What you should do: Only lines that contain the word "header" belong in the answer; copy them from the records below.

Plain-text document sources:
# # # # # # #
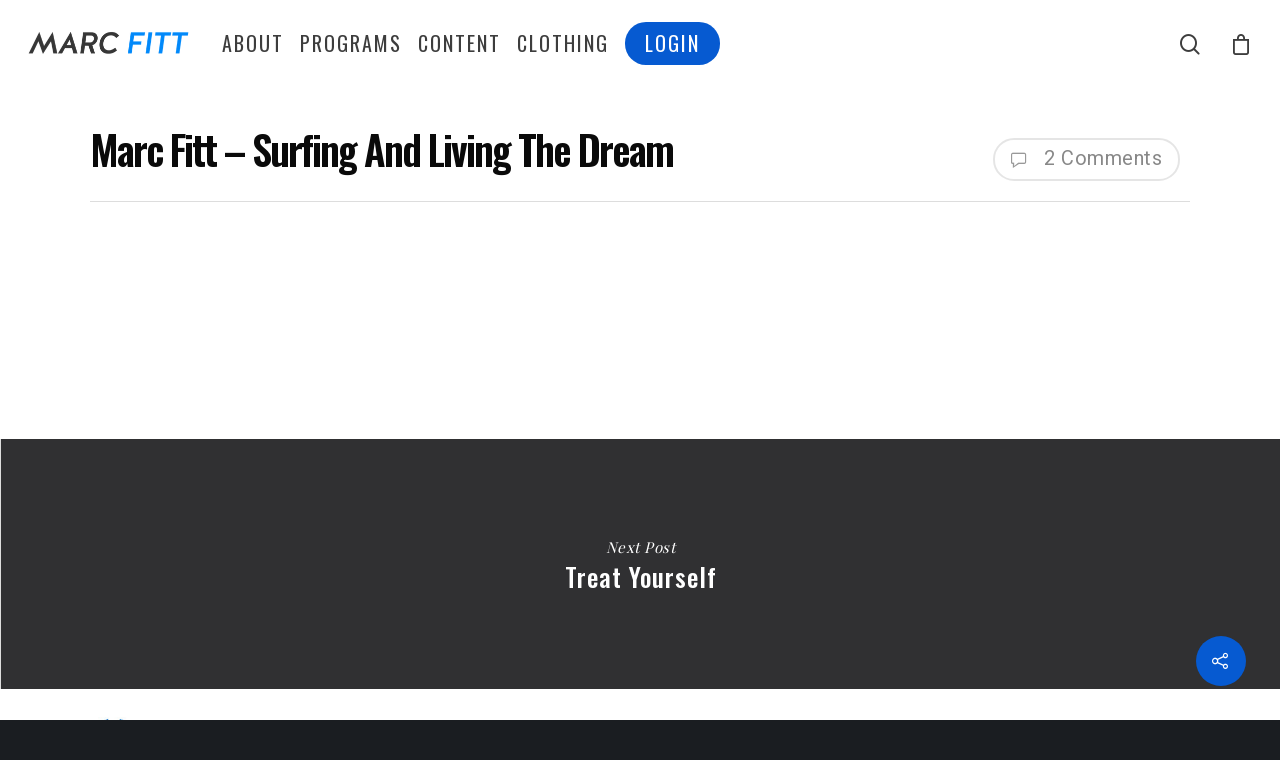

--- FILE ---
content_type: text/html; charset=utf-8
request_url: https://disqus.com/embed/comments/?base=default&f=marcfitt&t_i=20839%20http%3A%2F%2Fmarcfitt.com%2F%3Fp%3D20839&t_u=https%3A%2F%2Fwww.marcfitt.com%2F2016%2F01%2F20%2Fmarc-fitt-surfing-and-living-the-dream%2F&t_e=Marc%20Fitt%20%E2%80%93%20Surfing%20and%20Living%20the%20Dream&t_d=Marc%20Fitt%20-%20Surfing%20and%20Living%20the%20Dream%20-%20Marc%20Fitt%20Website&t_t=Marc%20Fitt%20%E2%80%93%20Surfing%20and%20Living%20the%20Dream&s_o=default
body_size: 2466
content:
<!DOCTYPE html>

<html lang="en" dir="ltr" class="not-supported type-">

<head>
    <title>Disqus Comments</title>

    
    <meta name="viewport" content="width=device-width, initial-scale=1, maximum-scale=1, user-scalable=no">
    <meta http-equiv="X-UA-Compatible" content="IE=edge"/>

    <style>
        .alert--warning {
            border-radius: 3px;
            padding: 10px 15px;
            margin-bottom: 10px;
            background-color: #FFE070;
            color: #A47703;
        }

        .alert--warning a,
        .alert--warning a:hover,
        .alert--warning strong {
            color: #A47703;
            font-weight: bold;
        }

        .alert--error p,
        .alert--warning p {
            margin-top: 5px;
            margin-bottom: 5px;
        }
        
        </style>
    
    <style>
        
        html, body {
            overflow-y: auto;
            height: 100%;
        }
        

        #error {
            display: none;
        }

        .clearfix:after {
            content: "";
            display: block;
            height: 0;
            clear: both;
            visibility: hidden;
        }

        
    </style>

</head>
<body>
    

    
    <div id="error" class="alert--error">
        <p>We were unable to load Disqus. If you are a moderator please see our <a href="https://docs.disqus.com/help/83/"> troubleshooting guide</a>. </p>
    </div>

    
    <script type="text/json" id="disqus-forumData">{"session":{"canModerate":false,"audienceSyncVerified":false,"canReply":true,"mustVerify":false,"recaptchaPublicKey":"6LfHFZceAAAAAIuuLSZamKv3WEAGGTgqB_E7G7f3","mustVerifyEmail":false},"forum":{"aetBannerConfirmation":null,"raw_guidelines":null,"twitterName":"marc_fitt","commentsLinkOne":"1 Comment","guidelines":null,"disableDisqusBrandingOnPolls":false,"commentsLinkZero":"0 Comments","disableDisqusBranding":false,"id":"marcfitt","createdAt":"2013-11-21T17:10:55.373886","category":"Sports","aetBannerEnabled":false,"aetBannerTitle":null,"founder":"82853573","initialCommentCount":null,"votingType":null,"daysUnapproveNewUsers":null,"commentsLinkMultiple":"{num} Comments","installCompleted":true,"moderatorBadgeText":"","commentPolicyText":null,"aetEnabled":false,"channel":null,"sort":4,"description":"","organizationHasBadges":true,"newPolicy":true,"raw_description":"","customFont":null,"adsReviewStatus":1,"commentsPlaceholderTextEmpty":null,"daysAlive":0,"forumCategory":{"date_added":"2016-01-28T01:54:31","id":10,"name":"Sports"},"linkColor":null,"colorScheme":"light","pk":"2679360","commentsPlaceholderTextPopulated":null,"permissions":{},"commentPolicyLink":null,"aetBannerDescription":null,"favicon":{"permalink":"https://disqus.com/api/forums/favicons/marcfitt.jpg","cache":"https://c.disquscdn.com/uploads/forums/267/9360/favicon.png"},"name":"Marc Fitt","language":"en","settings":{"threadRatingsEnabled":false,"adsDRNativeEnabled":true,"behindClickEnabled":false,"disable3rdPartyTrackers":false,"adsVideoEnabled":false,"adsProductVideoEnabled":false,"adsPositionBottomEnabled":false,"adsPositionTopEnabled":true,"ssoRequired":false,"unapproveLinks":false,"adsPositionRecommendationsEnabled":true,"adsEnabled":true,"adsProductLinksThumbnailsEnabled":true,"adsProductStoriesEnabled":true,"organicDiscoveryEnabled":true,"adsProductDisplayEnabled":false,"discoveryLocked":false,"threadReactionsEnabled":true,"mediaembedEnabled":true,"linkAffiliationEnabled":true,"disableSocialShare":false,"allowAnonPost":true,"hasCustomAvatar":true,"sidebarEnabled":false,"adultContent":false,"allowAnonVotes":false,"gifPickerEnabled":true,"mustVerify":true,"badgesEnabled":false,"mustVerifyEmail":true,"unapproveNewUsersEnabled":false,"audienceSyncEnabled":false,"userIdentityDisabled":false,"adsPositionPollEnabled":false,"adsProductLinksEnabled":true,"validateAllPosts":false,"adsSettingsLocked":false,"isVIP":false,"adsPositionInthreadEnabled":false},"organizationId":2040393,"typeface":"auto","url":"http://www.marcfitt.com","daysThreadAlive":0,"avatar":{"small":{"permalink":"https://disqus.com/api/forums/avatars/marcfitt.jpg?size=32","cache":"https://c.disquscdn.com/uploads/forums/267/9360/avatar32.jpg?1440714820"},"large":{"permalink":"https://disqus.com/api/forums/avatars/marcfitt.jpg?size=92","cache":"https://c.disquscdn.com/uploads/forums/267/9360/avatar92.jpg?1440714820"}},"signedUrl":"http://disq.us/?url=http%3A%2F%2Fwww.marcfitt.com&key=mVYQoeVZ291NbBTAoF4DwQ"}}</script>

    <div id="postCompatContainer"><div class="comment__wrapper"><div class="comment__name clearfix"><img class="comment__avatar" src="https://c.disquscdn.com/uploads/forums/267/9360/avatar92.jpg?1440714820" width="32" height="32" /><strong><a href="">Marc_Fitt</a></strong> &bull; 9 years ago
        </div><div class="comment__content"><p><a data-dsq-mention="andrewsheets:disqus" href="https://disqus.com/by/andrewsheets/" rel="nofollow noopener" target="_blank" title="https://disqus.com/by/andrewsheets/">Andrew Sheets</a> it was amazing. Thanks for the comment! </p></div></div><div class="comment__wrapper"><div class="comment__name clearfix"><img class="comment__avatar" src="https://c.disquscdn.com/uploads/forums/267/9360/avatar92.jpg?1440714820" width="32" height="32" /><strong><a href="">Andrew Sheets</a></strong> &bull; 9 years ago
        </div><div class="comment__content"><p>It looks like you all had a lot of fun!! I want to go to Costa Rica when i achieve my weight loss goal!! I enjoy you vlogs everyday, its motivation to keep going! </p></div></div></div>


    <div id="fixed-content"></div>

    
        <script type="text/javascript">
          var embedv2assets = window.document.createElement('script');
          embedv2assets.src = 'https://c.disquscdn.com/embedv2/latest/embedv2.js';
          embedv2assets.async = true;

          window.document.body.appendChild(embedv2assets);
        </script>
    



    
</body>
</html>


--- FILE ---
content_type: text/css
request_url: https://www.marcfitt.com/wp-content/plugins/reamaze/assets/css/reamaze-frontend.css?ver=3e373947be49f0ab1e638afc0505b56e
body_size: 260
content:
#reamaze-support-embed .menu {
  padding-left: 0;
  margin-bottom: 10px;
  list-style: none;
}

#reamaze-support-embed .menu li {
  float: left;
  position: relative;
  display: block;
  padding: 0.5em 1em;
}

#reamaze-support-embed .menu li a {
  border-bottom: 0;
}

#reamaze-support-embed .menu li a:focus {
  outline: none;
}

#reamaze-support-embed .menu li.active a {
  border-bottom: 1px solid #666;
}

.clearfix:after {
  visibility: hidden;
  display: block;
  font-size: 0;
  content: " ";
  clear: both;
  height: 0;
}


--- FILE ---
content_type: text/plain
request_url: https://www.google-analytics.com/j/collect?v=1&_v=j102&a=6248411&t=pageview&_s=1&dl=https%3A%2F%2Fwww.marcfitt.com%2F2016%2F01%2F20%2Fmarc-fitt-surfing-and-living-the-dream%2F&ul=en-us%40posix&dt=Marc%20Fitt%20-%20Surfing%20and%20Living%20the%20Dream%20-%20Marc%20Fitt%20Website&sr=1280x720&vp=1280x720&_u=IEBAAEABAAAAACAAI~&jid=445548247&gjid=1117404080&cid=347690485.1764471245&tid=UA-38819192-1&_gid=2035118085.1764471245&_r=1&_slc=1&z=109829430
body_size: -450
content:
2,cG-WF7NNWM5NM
# # # # # # #
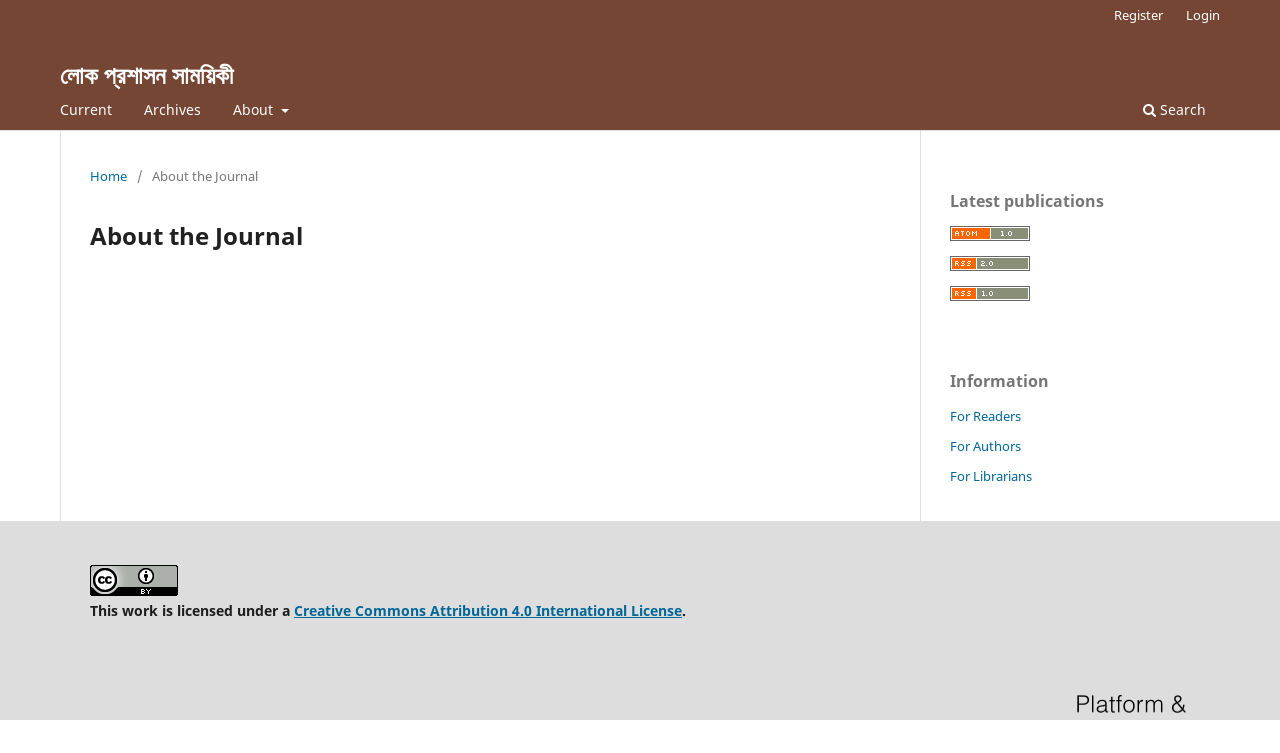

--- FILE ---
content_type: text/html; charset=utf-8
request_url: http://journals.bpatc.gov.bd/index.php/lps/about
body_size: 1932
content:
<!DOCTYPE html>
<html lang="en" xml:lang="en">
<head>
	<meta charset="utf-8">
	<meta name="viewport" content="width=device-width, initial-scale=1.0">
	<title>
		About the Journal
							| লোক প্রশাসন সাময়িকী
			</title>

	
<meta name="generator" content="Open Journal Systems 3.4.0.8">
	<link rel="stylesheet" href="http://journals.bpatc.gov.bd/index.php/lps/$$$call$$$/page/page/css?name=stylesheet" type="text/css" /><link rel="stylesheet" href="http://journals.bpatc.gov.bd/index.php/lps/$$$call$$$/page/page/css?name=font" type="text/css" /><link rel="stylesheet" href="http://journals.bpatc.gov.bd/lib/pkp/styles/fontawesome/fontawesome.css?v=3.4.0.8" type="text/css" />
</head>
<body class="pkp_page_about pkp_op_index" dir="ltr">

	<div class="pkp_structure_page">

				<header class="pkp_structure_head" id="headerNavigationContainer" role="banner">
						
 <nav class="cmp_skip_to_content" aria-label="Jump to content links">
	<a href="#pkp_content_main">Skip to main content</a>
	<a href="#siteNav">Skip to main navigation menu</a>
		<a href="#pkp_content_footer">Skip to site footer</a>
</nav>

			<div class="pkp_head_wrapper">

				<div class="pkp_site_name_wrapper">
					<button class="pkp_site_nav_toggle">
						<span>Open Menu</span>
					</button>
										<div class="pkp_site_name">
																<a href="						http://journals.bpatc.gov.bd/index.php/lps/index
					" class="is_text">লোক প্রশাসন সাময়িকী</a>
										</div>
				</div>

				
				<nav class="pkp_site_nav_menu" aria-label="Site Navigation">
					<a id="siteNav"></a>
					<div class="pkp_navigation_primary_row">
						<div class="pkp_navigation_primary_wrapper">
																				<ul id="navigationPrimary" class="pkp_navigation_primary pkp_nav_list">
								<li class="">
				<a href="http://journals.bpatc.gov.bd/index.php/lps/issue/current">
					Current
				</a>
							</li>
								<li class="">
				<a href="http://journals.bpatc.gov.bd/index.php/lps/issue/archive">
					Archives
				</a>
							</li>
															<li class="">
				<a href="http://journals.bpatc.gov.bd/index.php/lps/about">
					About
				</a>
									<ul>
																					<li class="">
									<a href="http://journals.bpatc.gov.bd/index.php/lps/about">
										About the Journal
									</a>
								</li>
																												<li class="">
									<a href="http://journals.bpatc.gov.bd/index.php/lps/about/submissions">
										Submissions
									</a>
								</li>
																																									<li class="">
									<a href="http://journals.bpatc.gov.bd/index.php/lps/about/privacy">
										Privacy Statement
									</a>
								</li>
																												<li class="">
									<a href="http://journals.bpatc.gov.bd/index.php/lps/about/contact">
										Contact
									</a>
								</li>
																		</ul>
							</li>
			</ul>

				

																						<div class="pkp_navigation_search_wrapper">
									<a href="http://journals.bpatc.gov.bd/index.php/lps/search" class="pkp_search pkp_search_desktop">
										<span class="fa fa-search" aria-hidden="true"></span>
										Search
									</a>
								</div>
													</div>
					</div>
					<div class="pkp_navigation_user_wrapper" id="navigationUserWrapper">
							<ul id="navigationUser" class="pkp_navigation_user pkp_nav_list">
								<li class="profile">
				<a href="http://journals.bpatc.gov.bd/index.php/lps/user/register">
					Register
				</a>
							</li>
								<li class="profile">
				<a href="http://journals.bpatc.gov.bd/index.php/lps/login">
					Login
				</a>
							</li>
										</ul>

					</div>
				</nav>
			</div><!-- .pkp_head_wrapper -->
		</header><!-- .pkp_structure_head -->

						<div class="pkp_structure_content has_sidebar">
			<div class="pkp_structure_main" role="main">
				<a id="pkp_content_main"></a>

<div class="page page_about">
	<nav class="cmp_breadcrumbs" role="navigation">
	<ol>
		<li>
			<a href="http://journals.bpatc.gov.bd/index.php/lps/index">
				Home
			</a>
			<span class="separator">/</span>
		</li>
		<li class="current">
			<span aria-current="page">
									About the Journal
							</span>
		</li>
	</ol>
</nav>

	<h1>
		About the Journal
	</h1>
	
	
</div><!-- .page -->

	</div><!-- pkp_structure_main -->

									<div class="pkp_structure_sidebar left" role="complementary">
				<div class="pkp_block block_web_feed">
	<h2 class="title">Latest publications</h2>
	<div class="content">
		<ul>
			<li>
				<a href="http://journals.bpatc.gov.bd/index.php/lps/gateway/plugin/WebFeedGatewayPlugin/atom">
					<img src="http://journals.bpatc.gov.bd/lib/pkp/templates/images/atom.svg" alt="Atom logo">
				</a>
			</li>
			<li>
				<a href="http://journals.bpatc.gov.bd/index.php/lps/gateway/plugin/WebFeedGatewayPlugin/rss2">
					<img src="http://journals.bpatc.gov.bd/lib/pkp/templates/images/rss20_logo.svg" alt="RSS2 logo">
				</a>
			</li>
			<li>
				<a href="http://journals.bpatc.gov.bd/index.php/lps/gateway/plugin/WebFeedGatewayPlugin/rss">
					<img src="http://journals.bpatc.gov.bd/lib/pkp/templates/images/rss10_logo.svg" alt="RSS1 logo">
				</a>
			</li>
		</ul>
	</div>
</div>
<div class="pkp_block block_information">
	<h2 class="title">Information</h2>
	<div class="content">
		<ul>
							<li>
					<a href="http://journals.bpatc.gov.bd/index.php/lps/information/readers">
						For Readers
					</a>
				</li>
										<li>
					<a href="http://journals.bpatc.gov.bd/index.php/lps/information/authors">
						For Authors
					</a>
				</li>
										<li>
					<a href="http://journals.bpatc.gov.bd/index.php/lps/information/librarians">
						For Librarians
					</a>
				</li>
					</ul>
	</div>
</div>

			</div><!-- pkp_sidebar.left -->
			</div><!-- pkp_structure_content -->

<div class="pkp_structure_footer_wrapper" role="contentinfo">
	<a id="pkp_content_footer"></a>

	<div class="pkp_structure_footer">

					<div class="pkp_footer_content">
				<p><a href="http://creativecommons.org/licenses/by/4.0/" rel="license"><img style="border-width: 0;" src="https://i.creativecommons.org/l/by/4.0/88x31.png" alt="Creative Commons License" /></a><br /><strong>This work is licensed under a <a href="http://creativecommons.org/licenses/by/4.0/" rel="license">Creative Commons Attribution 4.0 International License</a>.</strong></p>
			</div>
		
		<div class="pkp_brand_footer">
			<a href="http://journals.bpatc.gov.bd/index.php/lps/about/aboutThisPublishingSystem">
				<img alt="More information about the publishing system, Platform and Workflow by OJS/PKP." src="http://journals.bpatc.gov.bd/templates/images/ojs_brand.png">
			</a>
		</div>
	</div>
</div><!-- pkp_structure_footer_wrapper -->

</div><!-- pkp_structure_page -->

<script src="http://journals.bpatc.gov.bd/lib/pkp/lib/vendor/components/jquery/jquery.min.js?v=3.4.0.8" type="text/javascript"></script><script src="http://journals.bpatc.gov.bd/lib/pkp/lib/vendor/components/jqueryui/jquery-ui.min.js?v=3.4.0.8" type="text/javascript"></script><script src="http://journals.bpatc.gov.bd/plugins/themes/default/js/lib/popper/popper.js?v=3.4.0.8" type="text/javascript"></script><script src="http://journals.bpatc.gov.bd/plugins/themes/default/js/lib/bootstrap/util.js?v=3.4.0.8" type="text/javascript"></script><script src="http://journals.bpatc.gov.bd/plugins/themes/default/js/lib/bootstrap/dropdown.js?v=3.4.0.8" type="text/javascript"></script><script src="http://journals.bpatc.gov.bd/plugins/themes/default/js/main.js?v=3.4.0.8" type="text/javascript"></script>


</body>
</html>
# # # # # # #
Solution:
				<header class="pkp_structure_head" id="headerNavigationContainer" role="banner">
		</header><!-- .pkp_structure_head -->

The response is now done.